EXTRACT:
..........
SIEGEL: So members of that commission got to see those 28 pages?

SHENON: Yes.

SIEGEL: You write that there are very similar accounts to what's in those 28 pages, we think, from the 9/11 Commission's papers that have been released over the past year and a half.

SHENON: Right. So the 9/11 Commission gets the famous 28 pages from the congressional investigation and then pursues the evidence within those 28 pages. And we now know they took those 28 pages as a roadmap to conduct their own investigation, identifying many of the same suspects and actually interrogating some of the Saudi suspects who were believed to have assisted the two hijackers in San Diego.

SIEGEL: Well, we hardly have enough time for everything that's in these pages, but what are the main things that you discovered from reading these documents?

SHENON: Well, the big discovery of the investigators in Congress was that there appeared to have been some sort of Saudi network in Southern California who went out of its way to provide food and shelter and other assistance to two of the hijackers, who lived pretty openly in San Diego in the year before the attacks. And the question became whether or not this network of Saudis was linked somehow to the Saudi government. The congressional investigators found there did appear to be links. The 9/11 Commission continued to pursue that.

SIEGEL: In addition to the two hijackers who were in Southern California, the names of three Saudis figure in your story. I want you to describe them a bit. First, Fahad al-Thumairy.

SHENON: Thumairy was a credited diplomats at the Saudi Consulate in Los Angeles who was also affiliated with the Saudi Ministry of Islamic Affairs. He was also an imam at a large mosque nearby, who was known there apparently for spouting extremist views. The 9/11 Commission and, before that, the congressional investigation - they were quite suspicious that Thumairy was somehow tied into a support network for the two hijackers.

SIEGEL: And they went and interrogated him in Saudi Arabia.

SHENON: They did indeed.

SIEGEL: Omar Bayoumi.

SHENON: Omar Bayoumi has been described by former Sen. Bob Graham of Florida - the head of the Congressional investigation - as a low-level Saudi government spy who had been dispatched to Southern California to keep a watch on the Saudi community there and who was apparently tasked by someone - someone else in the Saudi government - to help out the two hijackers after they showed up in southern California.

SIEGEL: And Osama Basnan.
..........
[Data excerpts]

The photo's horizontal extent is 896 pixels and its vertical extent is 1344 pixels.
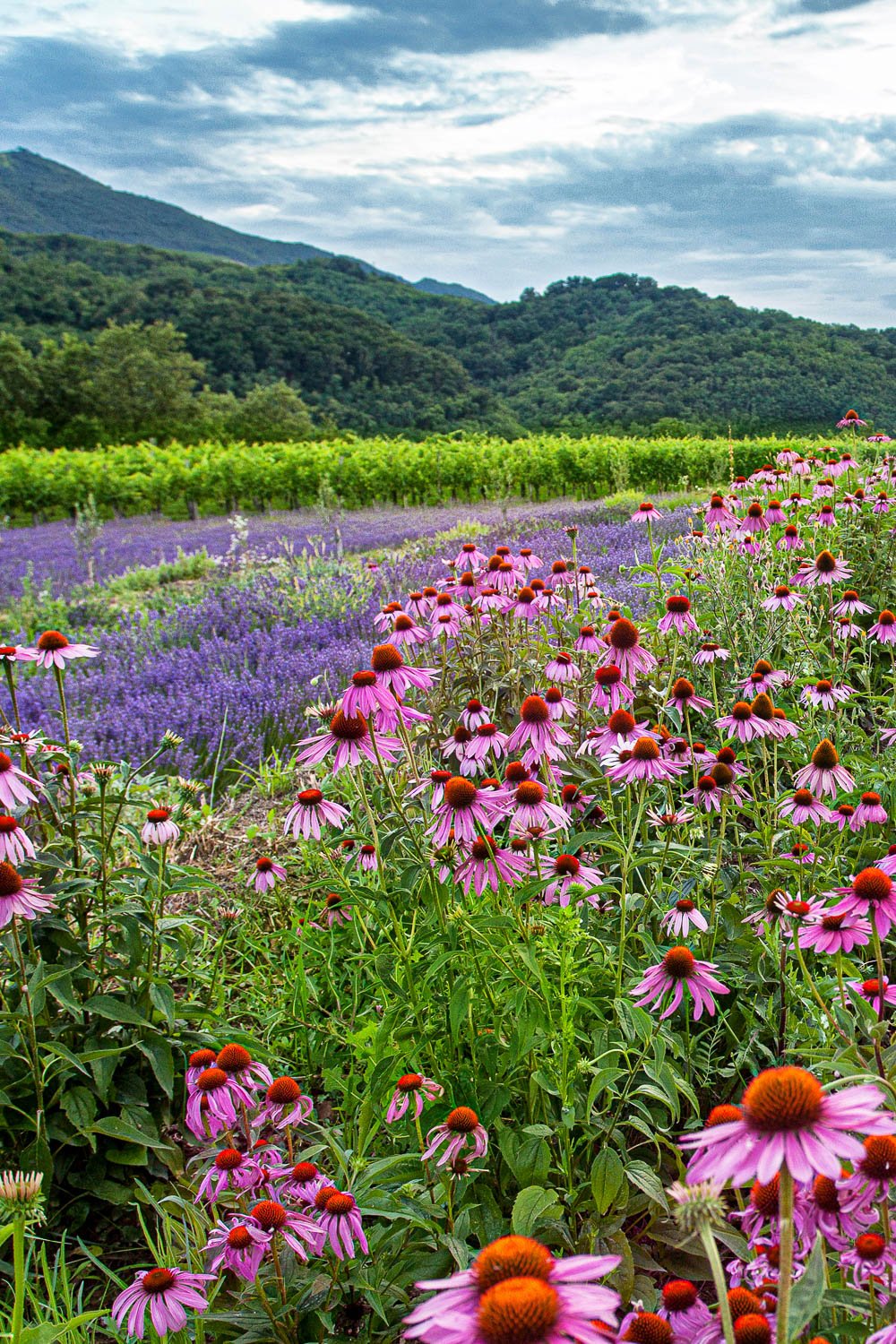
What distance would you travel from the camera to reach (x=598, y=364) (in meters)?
45.3

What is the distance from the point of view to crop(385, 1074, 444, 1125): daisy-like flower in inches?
54.8

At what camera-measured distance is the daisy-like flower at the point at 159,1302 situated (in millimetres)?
1129

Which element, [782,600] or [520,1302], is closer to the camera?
[520,1302]

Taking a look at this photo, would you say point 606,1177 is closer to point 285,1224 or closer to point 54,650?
point 285,1224

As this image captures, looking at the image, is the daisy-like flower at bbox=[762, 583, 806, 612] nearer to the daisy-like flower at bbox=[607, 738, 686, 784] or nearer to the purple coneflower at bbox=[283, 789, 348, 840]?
the daisy-like flower at bbox=[607, 738, 686, 784]

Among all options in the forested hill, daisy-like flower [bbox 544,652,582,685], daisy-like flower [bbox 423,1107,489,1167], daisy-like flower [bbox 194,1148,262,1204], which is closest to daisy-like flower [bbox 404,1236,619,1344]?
daisy-like flower [bbox 423,1107,489,1167]

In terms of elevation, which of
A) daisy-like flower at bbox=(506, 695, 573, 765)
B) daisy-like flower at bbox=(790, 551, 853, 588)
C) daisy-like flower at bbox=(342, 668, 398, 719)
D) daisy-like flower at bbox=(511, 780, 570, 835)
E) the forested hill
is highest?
the forested hill

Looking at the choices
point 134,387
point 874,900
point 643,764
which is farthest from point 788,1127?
point 134,387

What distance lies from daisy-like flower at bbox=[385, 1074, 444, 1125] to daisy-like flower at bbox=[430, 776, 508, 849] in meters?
0.37

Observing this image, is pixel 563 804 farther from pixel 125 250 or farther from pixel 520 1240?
pixel 125 250

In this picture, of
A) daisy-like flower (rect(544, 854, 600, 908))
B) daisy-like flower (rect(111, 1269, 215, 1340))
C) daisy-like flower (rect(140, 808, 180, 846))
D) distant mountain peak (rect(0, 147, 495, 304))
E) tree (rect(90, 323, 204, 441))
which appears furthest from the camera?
distant mountain peak (rect(0, 147, 495, 304))

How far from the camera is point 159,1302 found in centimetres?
114

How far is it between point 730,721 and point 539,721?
1.97 feet

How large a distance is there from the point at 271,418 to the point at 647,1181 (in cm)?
3297
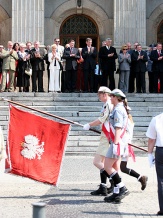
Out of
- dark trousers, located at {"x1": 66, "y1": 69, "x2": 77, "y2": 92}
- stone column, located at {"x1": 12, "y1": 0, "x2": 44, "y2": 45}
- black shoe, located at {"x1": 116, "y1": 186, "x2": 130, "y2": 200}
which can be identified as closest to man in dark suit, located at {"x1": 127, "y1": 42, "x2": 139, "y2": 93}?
dark trousers, located at {"x1": 66, "y1": 69, "x2": 77, "y2": 92}

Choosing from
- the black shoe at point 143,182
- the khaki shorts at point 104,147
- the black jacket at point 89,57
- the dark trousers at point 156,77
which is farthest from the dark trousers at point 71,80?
the black shoe at point 143,182

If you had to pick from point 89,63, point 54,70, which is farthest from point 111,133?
point 54,70

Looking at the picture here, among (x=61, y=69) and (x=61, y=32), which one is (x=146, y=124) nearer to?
(x=61, y=69)

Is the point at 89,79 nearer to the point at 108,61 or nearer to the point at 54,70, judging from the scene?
the point at 108,61

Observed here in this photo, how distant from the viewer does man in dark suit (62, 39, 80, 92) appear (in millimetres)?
21750

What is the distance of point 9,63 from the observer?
21.6 metres

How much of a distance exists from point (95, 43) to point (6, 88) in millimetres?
7080

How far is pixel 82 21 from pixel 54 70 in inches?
269

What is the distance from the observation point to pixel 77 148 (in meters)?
17.8

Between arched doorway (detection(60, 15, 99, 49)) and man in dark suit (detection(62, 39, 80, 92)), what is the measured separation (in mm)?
5921

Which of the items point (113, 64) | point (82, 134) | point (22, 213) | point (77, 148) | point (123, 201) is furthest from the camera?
point (113, 64)

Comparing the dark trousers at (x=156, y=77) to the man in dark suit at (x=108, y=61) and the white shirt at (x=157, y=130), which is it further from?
the white shirt at (x=157, y=130)

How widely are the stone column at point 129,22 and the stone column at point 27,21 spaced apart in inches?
132

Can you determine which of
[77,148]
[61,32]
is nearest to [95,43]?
[61,32]
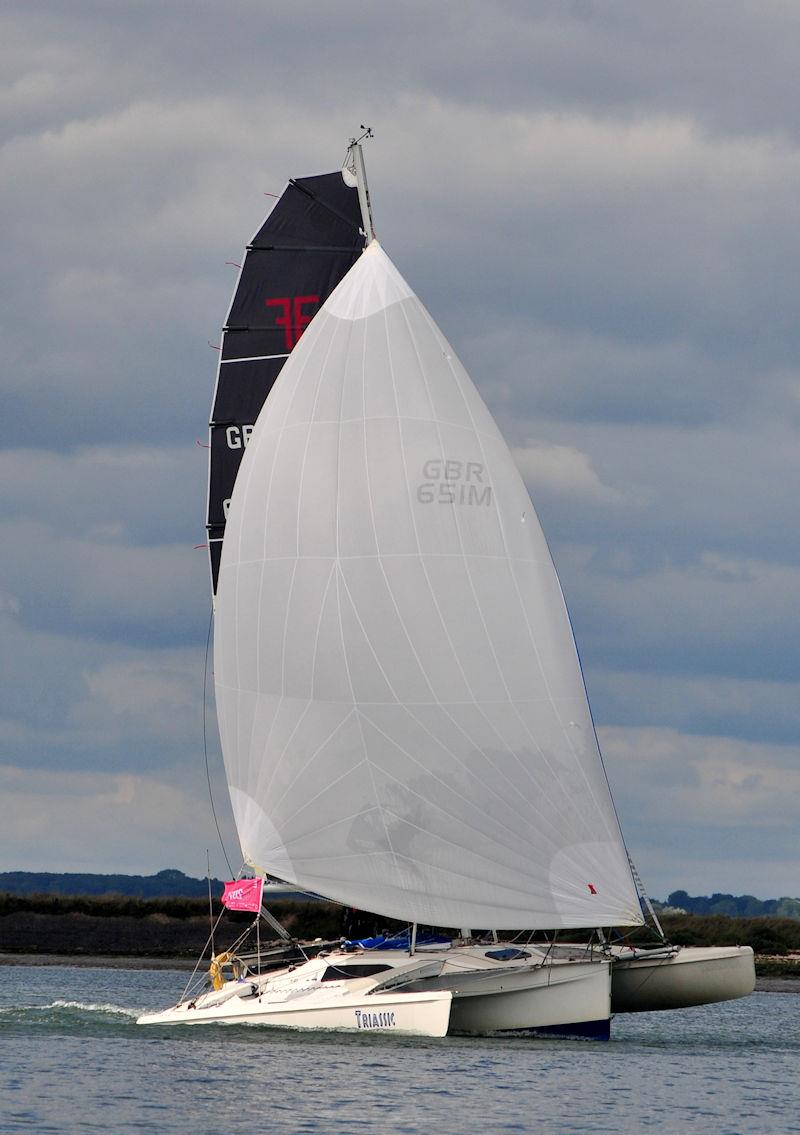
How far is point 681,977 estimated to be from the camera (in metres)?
38.3

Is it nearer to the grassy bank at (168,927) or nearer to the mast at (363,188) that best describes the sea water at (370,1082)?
the mast at (363,188)

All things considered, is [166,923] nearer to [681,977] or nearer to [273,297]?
[273,297]

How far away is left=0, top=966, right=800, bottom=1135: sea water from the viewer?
29156mm

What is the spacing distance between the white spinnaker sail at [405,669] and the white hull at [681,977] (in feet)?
5.88

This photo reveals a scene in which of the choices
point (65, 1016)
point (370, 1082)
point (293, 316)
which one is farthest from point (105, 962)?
point (370, 1082)

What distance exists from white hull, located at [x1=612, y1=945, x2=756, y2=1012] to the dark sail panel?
1397 centimetres

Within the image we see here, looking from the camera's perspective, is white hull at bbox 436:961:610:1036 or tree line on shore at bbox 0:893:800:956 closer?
white hull at bbox 436:961:610:1036

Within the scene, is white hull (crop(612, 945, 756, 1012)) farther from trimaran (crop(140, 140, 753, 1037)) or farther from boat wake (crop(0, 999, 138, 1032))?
boat wake (crop(0, 999, 138, 1032))

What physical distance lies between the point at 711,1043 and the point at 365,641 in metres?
13.4

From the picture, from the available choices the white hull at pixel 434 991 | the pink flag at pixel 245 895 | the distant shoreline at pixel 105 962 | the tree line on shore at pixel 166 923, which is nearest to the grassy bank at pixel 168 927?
the tree line on shore at pixel 166 923

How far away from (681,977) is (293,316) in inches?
Answer: 718

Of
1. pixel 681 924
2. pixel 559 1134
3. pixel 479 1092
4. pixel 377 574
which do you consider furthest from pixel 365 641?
pixel 681 924

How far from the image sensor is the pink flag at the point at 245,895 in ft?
127

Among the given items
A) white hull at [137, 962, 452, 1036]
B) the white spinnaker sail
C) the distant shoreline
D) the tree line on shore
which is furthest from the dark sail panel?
the tree line on shore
..........
WORK INSTRUCTION 1:
Answer these questions from the interview transcript:
(a) In what city did the two hijackers live in the year before the attacks?
(b) In what country did investigators interrogate Fahad al-Thumairy?
(c) Who headed the congressional investigation?
WORK INSTRUCTION 2:
Say whether each statement agrees with the interview transcript. Answer yes or no, and quote the words that decide it.
(a) The 9/11 Commission used the 28 pages as a guide for its own investigation.
(b) The congressional investigators found no apparent links between the Saudi network and the Saudi government.
(c) Omar Bayoumi has been described as a senior Saudi government official.

ANSWER SECTION 1:
(a) San Diego
(b) Saudi Arabia
(c) Former Sen. Bob Graham of Florida

ANSWER SECTION 2:
(a) Yes: "they took those 28 pages as a roadmap to conduct their own investigation"
(b) No: "The congressional investigators found there did appear to be links."
(c) No: "a low-level Saudi government spy"